Trinidad and Tobago Air Services (TTAS)
| IATA | ICAO | Call sign |
| HU | — | — |
- Founded: 1974
- Commenced operations: 1974
- Ceased operations: 1980 (merged with BWIA West Indies Airways)
- Hubs: Piarco International Airport
- Destinations: 2
- Headquarters: Port of Spain, Trinidad and Tobago

= Trinidad and Tobago Air Services =

Airline of Trinidad and Tobago

Trinidad and Tobago Air Services also known as the TTAS, was an Air Bridge service for Trinidad and Tobago. It was based at Piarco International Airport, Trinidad and Tobago.

==History==
In 1974, TTAS was founded and owned by the Government of Trinidad and Tobago and the TTAS was the national flag carrier of Trinidad and Tobago.
In 1980, Trinidad and Tobago Air Services were merged with BWIA International Airways thus ending the TTAS operation.

==Fleet==
The Trinidad and Tobago Air Services fleet included the following aircraft:

Tobago Express fleet
| Aircraft | Total | Passengers | Type |
|---|---|---|---|
| Hawker Siddeley HS 748 |  | 52 | Prop aircraft |
| McDonnell Douglas DC-9-50 |  | 133 | Jet aircraft |

==Services==
Domestic scheduled destinations served by the air bridge service were Port of Spain, Trinidad (POS) and Scarborough, Tobago (TAB).

===Destinations===
- Trinidad and Tobago
  - Trinidad
    - Piarco International Airport (Base)
  - Tobago
    - Arthur Napoleon Raymond Robinson International Airport

The 15 December 1976 Trinidad and Tobago Air Services timetable lists up to eight round trip flights a day operated with Hawker Siddeley HS 748 prop aircraft or McDonnell Douglas DC-9-50 jet aircraft between Port of Spain and Tobago.

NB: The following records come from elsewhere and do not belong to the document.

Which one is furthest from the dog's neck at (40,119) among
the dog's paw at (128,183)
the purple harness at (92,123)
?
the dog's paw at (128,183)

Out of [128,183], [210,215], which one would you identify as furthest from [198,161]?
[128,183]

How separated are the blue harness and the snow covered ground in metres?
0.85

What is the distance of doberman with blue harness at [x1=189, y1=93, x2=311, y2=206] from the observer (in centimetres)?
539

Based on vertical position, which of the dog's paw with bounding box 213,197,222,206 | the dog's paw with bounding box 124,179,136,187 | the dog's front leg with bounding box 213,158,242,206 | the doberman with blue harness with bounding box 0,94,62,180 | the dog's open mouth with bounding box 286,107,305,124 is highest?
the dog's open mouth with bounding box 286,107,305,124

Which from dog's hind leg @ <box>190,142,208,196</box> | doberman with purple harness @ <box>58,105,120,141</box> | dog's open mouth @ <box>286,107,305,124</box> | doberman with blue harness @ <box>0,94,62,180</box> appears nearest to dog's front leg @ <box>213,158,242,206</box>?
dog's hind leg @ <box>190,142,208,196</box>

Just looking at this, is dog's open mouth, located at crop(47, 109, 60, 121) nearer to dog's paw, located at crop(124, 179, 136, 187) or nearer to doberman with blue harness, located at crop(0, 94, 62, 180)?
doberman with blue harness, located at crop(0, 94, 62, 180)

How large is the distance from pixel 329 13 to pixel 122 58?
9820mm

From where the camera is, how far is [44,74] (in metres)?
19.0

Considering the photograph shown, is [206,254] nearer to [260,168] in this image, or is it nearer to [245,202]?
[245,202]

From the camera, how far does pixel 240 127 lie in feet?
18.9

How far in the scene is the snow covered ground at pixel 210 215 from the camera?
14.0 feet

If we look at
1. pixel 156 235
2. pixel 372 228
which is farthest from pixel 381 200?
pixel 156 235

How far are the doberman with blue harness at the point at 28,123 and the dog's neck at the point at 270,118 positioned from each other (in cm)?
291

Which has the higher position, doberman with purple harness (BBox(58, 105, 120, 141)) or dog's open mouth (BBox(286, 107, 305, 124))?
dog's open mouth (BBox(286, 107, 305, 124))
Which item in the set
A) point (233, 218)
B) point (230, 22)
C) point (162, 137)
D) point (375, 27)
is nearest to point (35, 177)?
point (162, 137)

Trinidad and Tobago Air Services McDonnell Douglas DC-9-50 jetliners were also operated in association with BWIA International Airways on international services with these flights being listed in the 15 September 1976 BWIA system timetable. Routings operated with the DC-9-50 at this time included Port of Spain (POS) - Tobago (TAB) - Antigua (ANU) - Miami (MIA) flown round trip twice a week and Port of Spain - Tobago - Caracas (CCS) also flown round trip twice a week.